Norton Security Deluxe combines excellent malware protection with one of the most compact and useful interfaces in the business. It has neither the fastest malware scanner, nor the one with the least impact on system performance, but it works unobtrusively in the background when no scan is running.
On the downside, Norton Security Deluxe had a significant performance impact on our test PC during full scans, mistakenly flagged several pieces of harmless software as threats on Windows 7, and has relatively few features for its price.
Notably, it lacks parental controls, which most mid-range antivirus products include by default. But Norton Security Deluxe still makes our list of the best antivirus software in this product class.
Cost and What's Covered
The $80 Norton Security Deluxe license includes protection software for up to five Windows PCs, Macs or iOS and Android mobile devices. Most $80 mid-range packages cover only three devices, so this is a bonus. (Some online retailers offer a three-device version for about $70.)
But the versions of Norton Security vary widely by platform. The Mac version has built-in file encryption, yet lacks a password manager, while the reverse is true in Windows.
The Windows version doesn't support Microsoft's new Edge browser. The iOS app doesn’t scan for malware and has far fewer features than its Android counterpart. This review covers the Windows version, but you'll find Norton programs on our lists of the best Mac antivirus software and the best Android antivirus apps.
Those with more than five systems to protect should consider Norton Security Premium, which covers up to 10 devices for $90 and adds parental controls, backup software and 25GB of cloud storage. If you've got only one PC or Mac, check out the $60 Norton Security Standard, which is otherwise identical to the Deluxe edition.
Norton offers a money-back guarantee if it can't remove every piece of malware, but the catch is that you've got to let trained Norton professionals take a look at your machine first.

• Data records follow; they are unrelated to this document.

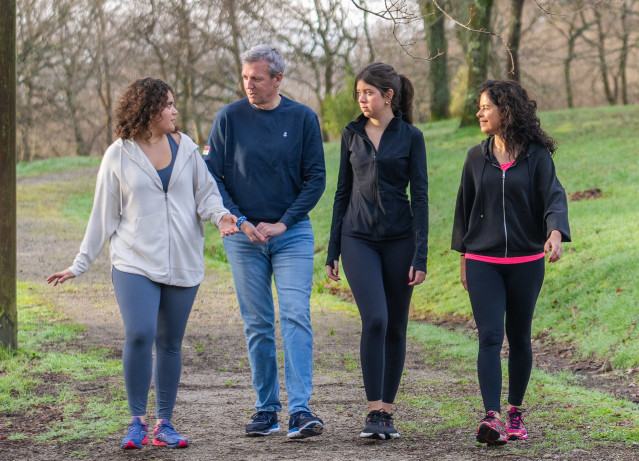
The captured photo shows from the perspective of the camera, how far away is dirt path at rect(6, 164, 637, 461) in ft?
14.8

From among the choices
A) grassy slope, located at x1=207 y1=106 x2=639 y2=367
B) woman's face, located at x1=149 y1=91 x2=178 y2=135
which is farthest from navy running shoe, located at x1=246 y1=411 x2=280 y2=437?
grassy slope, located at x1=207 y1=106 x2=639 y2=367

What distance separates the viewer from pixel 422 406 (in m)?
5.78

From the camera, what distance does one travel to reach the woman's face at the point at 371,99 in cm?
484

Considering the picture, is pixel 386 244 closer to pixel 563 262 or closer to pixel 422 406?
pixel 422 406

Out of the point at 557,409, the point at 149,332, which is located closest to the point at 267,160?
the point at 149,332

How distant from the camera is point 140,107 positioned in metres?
4.52

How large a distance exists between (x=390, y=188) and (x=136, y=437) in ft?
6.60

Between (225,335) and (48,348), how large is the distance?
200cm

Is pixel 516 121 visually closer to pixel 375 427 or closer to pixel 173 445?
pixel 375 427

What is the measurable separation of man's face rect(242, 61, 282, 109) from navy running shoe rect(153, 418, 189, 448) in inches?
76.3

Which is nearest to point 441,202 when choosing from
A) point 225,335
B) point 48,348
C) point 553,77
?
point 225,335

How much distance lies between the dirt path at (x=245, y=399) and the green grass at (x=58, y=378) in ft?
0.61

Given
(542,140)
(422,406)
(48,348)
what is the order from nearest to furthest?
1. (542,140)
2. (422,406)
3. (48,348)

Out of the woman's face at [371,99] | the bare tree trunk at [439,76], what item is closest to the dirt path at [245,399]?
the woman's face at [371,99]
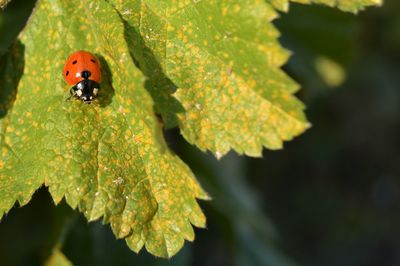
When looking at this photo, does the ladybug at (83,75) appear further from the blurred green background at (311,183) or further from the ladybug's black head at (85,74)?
the blurred green background at (311,183)

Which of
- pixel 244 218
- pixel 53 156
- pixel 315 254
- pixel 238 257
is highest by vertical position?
pixel 53 156

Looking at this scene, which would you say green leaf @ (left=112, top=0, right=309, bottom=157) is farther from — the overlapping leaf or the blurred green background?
the blurred green background

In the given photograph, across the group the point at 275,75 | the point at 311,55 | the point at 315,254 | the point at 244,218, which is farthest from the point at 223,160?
the point at 315,254

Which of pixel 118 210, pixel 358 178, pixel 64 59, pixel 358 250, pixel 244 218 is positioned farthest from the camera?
pixel 358 178

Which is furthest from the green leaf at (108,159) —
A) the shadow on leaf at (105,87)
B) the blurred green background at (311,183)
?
the blurred green background at (311,183)

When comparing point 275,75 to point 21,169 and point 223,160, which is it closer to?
point 21,169

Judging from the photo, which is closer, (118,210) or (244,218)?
(118,210)

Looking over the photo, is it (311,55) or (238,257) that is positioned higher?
(311,55)
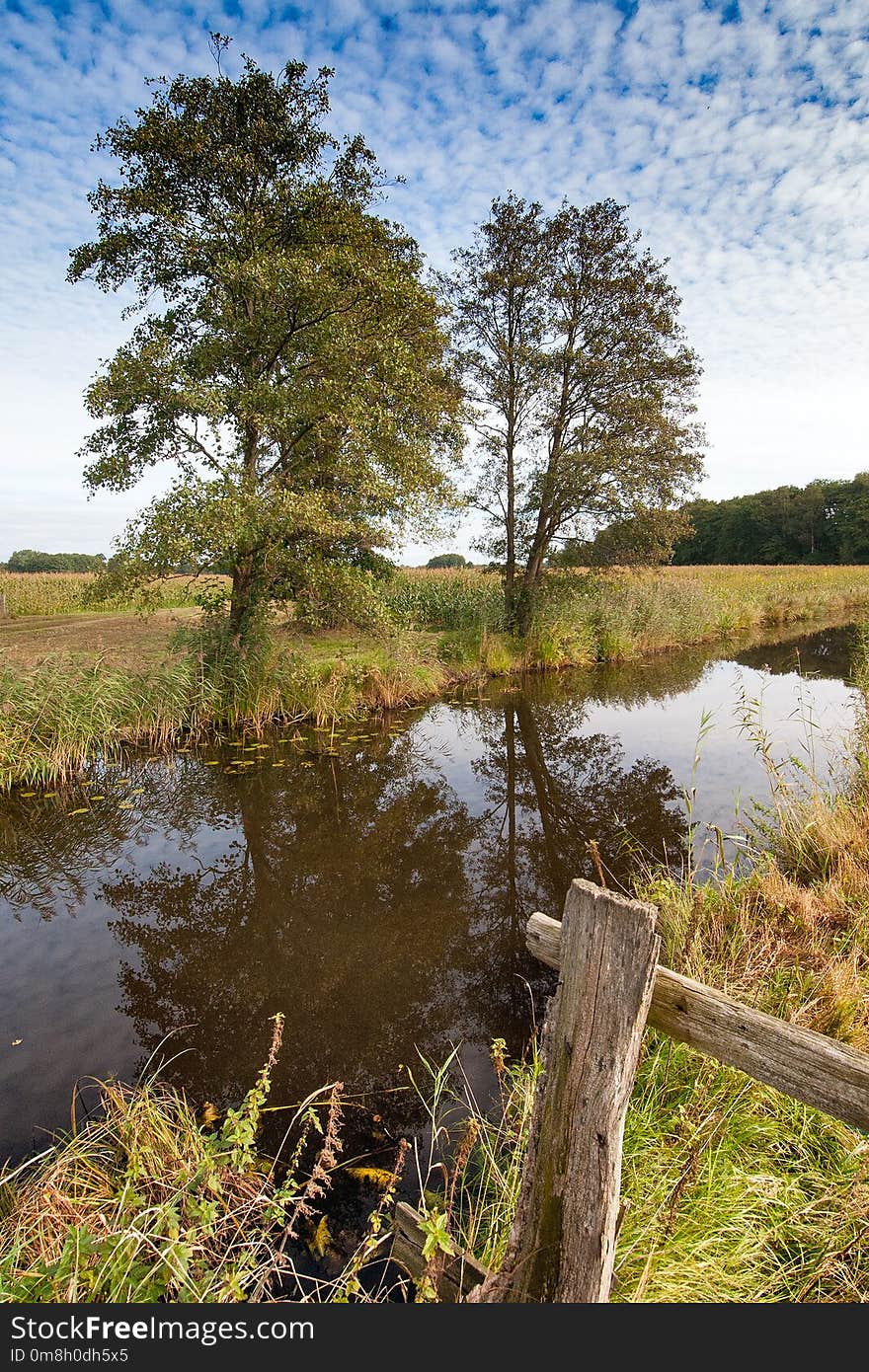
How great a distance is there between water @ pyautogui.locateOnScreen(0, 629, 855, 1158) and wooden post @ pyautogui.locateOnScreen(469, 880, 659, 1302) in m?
1.75

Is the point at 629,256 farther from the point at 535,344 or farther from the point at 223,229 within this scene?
the point at 223,229

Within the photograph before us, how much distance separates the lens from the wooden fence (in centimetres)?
162

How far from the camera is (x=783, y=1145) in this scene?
275 centimetres

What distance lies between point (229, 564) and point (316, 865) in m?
6.12

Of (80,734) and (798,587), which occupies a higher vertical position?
(798,587)

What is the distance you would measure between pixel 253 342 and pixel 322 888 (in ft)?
30.0

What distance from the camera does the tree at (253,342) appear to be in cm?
965

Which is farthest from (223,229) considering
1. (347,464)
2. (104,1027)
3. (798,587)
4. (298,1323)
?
(798,587)

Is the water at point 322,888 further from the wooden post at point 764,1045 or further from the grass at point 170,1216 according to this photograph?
the wooden post at point 764,1045

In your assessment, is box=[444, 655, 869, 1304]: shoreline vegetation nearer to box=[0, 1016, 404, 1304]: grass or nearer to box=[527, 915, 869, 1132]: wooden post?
box=[527, 915, 869, 1132]: wooden post

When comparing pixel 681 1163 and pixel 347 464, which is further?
pixel 347 464

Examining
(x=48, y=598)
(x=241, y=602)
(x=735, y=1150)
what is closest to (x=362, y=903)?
(x=735, y=1150)

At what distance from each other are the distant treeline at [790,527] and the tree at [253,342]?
53811mm

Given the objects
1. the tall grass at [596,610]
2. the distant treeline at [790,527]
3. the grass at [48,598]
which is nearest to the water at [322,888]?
the tall grass at [596,610]
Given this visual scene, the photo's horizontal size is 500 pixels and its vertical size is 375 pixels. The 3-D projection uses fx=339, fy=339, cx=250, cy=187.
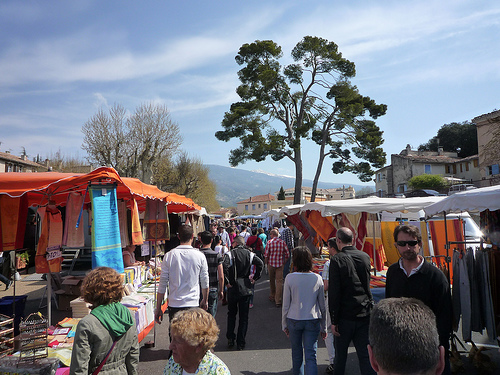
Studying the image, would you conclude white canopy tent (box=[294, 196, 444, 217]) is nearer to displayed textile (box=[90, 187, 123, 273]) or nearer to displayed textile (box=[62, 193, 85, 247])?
displayed textile (box=[90, 187, 123, 273])

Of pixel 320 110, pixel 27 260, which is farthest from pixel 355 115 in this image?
pixel 27 260

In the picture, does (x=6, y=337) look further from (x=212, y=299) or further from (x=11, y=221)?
(x=212, y=299)

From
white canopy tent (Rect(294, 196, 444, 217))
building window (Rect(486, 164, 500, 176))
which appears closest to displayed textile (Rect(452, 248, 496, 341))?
white canopy tent (Rect(294, 196, 444, 217))

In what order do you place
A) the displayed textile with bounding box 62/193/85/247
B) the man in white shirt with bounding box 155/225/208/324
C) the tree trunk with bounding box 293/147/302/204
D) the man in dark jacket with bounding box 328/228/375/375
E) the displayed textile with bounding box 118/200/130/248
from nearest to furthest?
1. the man in dark jacket with bounding box 328/228/375/375
2. the man in white shirt with bounding box 155/225/208/324
3. the displayed textile with bounding box 62/193/85/247
4. the displayed textile with bounding box 118/200/130/248
5. the tree trunk with bounding box 293/147/302/204

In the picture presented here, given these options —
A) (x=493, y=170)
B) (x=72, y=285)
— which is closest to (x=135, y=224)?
(x=72, y=285)

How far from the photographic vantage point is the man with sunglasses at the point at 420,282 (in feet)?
9.58

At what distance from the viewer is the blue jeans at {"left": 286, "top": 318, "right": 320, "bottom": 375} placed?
3.56 m

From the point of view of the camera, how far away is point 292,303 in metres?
3.66

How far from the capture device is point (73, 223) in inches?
199

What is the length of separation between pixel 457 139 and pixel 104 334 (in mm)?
56773

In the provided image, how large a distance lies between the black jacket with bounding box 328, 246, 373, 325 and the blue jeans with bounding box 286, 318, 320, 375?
32 cm

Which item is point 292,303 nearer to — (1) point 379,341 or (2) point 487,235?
(1) point 379,341

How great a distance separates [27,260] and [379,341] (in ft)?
33.5

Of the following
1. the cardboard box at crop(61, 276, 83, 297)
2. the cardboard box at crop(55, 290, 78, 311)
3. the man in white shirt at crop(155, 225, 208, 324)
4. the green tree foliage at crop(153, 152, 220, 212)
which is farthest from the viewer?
the green tree foliage at crop(153, 152, 220, 212)
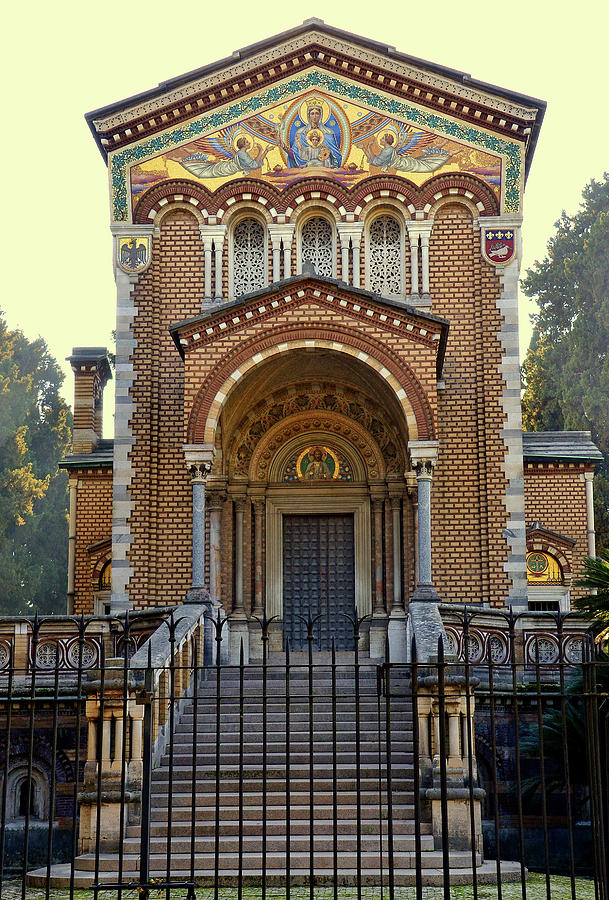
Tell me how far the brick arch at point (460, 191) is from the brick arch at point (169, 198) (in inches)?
145

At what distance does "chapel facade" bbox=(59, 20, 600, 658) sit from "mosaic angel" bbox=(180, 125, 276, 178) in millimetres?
34

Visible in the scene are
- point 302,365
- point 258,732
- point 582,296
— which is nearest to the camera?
point 258,732

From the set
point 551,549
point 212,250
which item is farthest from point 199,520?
point 551,549

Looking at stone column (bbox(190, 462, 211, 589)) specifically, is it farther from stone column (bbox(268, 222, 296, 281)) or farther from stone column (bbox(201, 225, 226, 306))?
stone column (bbox(268, 222, 296, 281))

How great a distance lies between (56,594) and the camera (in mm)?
41000

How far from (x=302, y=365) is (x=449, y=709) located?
7653 mm

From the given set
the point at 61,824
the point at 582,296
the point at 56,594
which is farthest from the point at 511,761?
the point at 56,594

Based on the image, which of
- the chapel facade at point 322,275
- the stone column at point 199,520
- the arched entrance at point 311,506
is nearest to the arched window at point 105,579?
the chapel facade at point 322,275

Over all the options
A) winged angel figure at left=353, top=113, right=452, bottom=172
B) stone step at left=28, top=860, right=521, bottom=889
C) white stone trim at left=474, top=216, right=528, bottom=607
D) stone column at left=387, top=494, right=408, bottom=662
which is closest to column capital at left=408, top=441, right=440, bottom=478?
white stone trim at left=474, top=216, right=528, bottom=607

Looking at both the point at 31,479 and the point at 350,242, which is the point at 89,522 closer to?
the point at 350,242

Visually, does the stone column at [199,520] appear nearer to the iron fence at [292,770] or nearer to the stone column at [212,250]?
the iron fence at [292,770]

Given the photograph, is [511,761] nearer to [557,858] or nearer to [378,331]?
[557,858]

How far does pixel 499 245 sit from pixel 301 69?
4.61m

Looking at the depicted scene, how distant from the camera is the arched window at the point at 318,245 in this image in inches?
773
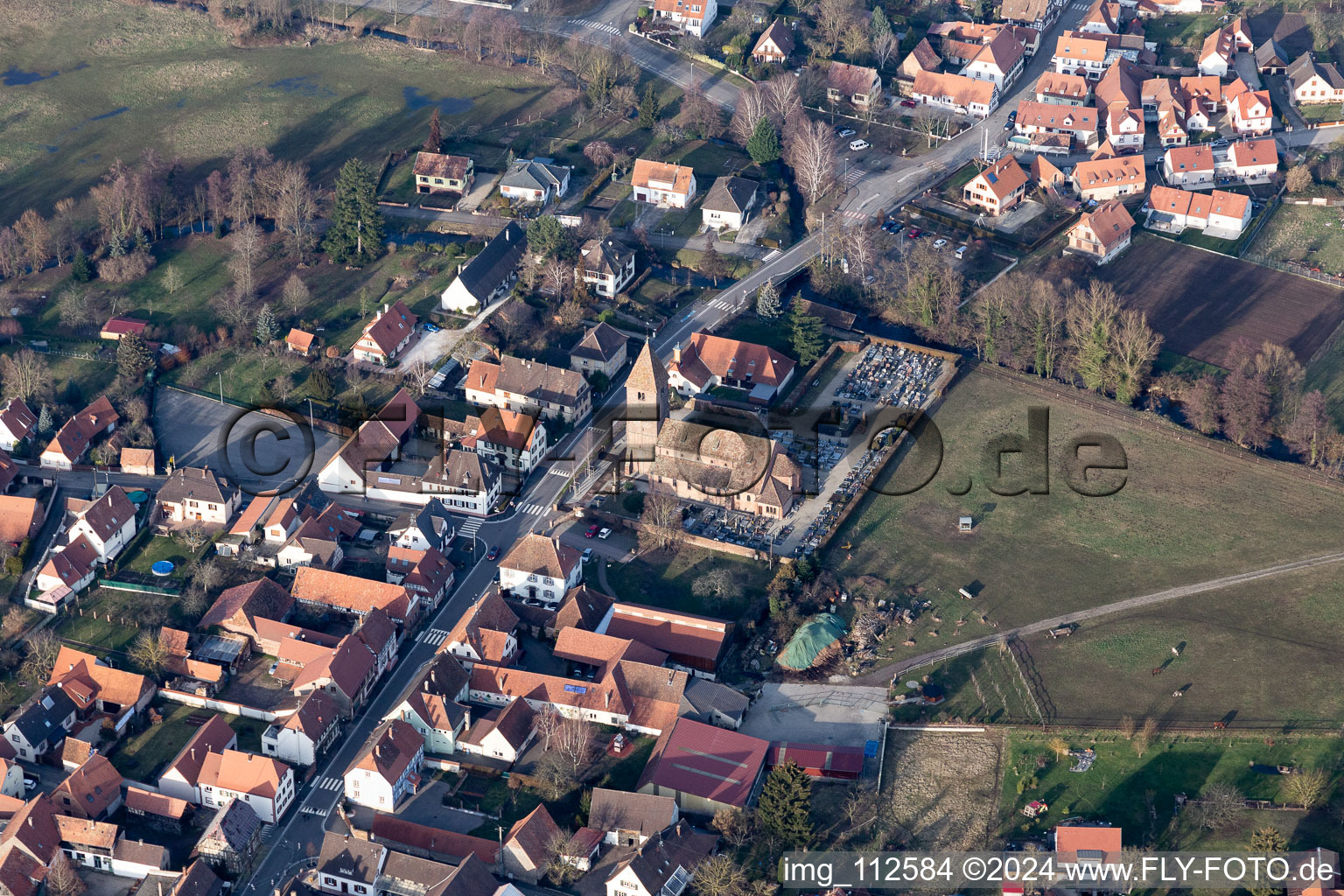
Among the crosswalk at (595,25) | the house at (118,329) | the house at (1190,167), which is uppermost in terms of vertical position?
the crosswalk at (595,25)

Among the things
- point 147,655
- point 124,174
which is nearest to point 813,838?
point 147,655

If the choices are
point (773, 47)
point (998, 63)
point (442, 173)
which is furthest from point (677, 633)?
point (998, 63)

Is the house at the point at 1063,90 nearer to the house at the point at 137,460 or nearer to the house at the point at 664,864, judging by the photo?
the house at the point at 137,460

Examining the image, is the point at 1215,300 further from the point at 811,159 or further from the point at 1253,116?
the point at 811,159

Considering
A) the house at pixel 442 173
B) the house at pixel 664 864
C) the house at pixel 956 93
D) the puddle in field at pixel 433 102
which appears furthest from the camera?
the house at pixel 956 93

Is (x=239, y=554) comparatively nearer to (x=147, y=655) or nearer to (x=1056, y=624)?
Answer: (x=147, y=655)

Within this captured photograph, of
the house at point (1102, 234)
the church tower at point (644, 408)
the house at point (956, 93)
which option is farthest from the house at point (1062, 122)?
the church tower at point (644, 408)
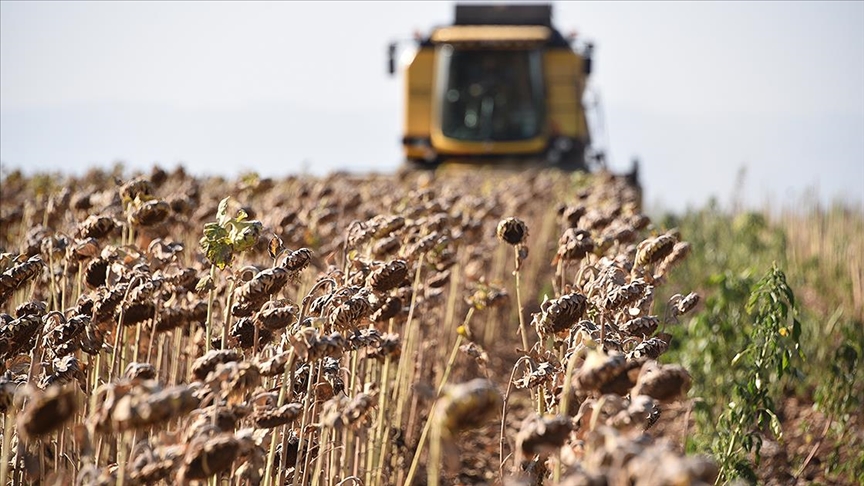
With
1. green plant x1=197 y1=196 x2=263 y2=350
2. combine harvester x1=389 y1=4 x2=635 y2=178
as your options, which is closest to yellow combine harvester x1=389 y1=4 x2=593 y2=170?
combine harvester x1=389 y1=4 x2=635 y2=178

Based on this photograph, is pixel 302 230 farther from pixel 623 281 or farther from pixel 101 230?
pixel 623 281

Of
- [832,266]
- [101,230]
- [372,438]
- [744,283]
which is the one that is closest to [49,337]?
[101,230]

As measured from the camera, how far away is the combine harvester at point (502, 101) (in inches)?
607

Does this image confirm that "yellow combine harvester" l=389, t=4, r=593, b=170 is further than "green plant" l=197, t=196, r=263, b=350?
Yes

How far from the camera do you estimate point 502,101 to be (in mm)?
15672

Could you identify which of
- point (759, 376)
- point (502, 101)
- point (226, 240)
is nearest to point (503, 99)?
point (502, 101)

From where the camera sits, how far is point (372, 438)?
3564 millimetres

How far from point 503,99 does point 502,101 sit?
33mm

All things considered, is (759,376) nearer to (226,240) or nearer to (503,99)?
(226,240)

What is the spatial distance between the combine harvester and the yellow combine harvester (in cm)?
1

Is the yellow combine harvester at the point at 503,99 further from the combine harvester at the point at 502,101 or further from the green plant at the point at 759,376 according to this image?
the green plant at the point at 759,376

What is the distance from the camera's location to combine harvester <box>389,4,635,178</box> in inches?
607

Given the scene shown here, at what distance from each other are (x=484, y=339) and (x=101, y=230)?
4310 millimetres

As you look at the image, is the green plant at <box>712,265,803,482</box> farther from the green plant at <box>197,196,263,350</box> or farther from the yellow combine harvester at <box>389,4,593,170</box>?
the yellow combine harvester at <box>389,4,593,170</box>
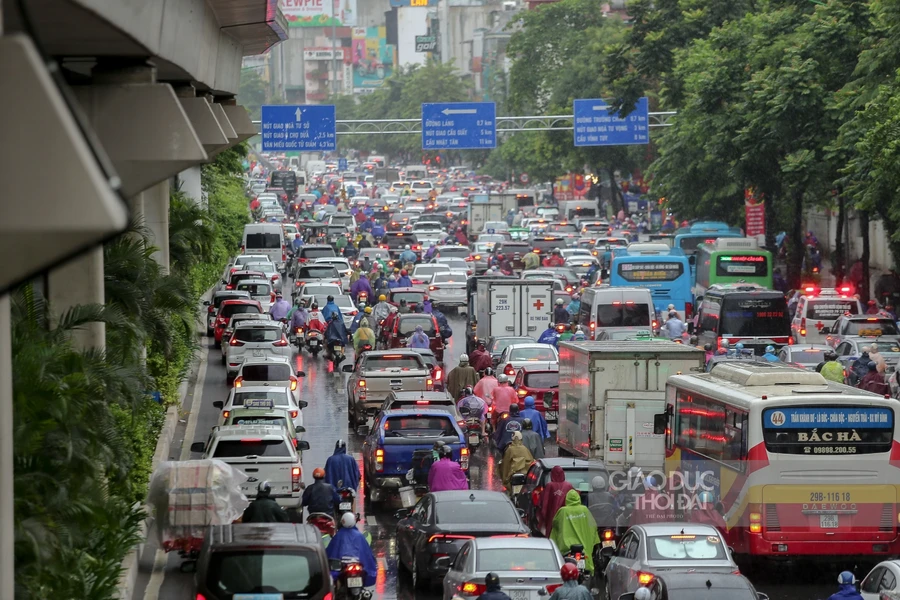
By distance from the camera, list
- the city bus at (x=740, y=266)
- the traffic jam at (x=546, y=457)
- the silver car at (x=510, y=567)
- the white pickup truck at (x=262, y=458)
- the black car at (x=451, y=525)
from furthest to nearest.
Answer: the city bus at (x=740, y=266) → the white pickup truck at (x=262, y=458) → the black car at (x=451, y=525) → the traffic jam at (x=546, y=457) → the silver car at (x=510, y=567)

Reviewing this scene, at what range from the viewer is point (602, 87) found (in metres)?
86.4

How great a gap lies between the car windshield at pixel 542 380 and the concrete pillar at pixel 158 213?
7101mm

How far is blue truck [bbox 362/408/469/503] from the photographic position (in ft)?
73.9

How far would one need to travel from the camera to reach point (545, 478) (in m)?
19.9

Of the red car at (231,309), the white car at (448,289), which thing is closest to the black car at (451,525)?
the red car at (231,309)

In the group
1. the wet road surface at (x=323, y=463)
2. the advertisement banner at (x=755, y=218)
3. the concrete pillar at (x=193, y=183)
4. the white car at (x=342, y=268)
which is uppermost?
the concrete pillar at (x=193, y=183)

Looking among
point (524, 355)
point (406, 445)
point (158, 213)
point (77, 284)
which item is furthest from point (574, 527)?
point (524, 355)

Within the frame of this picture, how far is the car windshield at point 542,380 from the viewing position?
29.5 metres

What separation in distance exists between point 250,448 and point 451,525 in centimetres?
434

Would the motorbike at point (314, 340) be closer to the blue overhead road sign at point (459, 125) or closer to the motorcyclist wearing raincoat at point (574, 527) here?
the motorcyclist wearing raincoat at point (574, 527)

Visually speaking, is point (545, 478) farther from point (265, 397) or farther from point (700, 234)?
point (700, 234)

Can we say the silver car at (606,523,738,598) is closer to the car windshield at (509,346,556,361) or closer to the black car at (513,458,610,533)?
the black car at (513,458,610,533)

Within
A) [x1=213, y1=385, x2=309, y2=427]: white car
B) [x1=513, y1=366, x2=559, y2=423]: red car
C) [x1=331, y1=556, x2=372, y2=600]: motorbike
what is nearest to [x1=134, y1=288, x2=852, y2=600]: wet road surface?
[x1=213, y1=385, x2=309, y2=427]: white car

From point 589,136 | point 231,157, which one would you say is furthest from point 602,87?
point 231,157
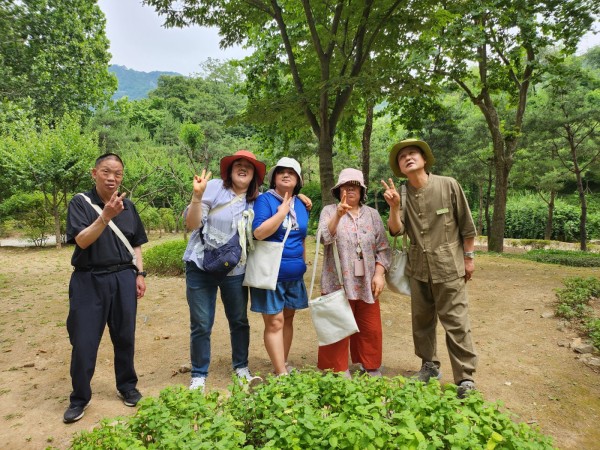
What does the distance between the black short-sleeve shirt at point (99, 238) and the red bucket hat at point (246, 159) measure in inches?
32.4

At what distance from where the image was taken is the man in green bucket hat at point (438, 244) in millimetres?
3058

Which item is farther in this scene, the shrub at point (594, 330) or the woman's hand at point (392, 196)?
the shrub at point (594, 330)

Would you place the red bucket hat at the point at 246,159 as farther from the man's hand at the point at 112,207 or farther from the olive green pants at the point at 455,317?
the olive green pants at the point at 455,317

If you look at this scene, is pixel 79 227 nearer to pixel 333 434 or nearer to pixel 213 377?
pixel 213 377

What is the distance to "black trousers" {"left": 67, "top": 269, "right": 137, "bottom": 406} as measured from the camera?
9.27ft

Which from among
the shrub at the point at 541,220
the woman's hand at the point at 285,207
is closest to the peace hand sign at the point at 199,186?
the woman's hand at the point at 285,207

Norton Security Deluxe's malware protection for Windows includes the basic malware-signature matching, plus behavioral analysis of unknown code that Norton calls SONAR, for Symantec Online Network Response. (Symantec is Norton's parent company.)
The company's Community Watch program continually gathers threat data from systems running Norton or Symantec software and distributes daily, and often hourly, updates to subscribers. You can choose to participate in Community Watch upon installation.
Norton Security Deluxe enables advanced malware defenses that may not exist in older versions of Windows, such as Structural Exception Handler Overwrite Prevention (SEHOP) and address space layout randomization (ASLR), and also prevents the disabling of the Java Security Manager.
You can choose among Quick, Full and Custom scans, the latter of which examines a single suspect folder or file that you designate.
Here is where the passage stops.